● **Exercise**: Rewrite the rows starting with the line containing "At what distance from the photographer" and going on through the line containing "58993 millimetres", both included, keeping each request as it stands. In the answers, shift every number, whether a distance or a point coordinate, up by 14.

● **Listed entries**:
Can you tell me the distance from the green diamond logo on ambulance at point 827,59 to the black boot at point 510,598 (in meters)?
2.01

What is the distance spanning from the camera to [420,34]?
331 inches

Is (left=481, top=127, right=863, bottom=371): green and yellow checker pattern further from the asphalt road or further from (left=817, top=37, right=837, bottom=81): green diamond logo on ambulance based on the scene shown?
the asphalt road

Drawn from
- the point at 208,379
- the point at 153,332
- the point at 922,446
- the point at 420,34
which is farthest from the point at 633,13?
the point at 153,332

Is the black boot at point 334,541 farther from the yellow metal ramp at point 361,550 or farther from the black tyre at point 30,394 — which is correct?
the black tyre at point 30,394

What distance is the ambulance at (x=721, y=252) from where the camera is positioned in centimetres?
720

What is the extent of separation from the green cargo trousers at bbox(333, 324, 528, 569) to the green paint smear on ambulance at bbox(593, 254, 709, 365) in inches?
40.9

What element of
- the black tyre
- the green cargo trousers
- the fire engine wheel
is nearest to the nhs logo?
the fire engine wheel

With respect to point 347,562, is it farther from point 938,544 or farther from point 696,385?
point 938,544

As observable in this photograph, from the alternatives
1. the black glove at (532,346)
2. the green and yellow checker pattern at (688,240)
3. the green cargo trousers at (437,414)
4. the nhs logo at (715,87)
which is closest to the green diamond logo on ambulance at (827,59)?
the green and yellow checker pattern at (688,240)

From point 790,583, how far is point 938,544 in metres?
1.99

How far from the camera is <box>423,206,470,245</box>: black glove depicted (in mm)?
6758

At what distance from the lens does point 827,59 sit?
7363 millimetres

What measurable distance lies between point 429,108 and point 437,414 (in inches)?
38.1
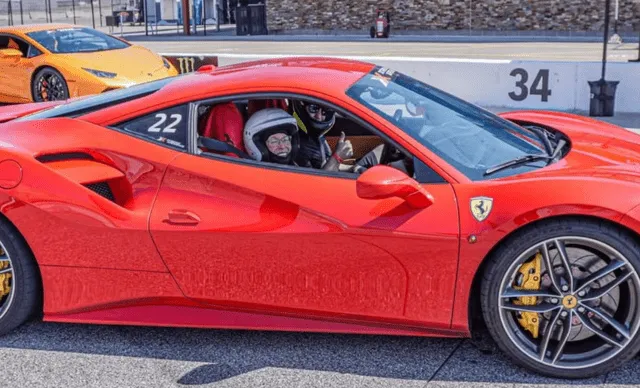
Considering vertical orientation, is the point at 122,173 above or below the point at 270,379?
above

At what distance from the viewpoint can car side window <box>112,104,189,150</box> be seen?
14.9 feet

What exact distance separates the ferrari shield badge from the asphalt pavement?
27.9 inches

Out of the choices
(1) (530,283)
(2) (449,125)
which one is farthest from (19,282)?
(1) (530,283)

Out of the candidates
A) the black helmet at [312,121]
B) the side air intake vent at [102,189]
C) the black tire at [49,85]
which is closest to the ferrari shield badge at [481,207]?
the black helmet at [312,121]

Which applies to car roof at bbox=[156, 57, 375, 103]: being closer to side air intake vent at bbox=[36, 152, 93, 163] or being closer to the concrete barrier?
side air intake vent at bbox=[36, 152, 93, 163]

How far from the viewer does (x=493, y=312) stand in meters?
4.09

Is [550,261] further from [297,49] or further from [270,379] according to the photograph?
[297,49]

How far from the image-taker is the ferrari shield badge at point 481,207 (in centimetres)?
406

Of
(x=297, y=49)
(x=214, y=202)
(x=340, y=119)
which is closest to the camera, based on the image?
(x=214, y=202)

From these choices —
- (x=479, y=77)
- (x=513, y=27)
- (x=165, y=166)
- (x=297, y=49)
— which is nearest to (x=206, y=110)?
(x=165, y=166)

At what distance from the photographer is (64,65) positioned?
536 inches

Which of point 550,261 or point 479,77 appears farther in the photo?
point 479,77

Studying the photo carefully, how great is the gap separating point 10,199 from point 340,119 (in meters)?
1.75

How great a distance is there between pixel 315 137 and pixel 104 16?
58993 millimetres
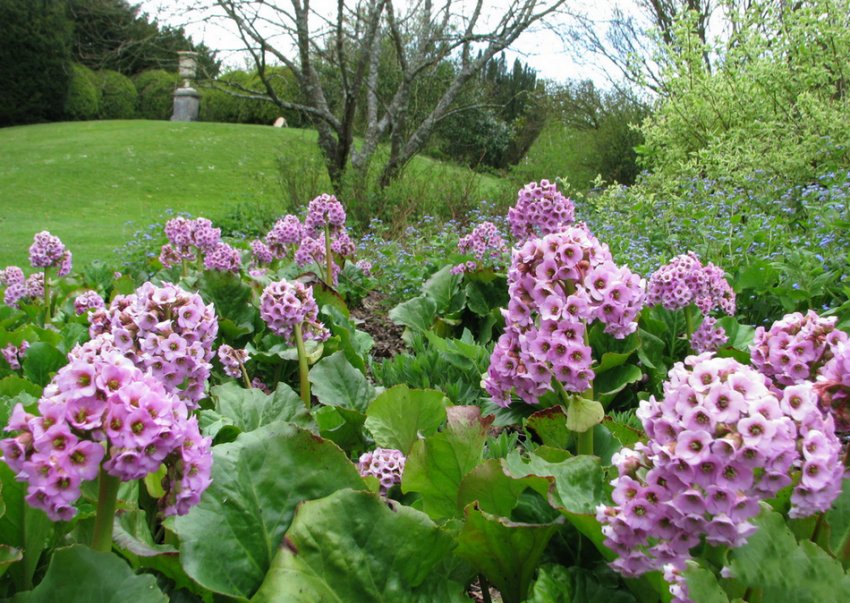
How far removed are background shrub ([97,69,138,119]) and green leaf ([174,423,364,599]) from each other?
29.2 meters

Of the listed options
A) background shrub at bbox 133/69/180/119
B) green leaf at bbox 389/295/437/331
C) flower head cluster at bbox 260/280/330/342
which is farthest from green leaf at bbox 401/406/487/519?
background shrub at bbox 133/69/180/119

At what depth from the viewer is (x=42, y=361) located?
100 inches

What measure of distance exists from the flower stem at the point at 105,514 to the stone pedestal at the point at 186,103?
2916 cm

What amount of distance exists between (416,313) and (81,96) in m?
26.5

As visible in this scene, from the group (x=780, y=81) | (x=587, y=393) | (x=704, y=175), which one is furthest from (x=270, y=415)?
(x=704, y=175)

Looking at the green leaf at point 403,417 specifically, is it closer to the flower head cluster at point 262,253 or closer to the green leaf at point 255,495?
the green leaf at point 255,495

● **Response to this exercise**:
At what distance from the photographer is (64,65) positioned?
550 inches

Which of point 550,261 or point 479,77 appears farther in the photo?
point 493,91

Studying the photo carefully, how great is the gap separating point 10,199 from point 340,119 (in meters)?
15.75

How great a distance is there between pixel 315 137 and pixel 104 16?
59007 millimetres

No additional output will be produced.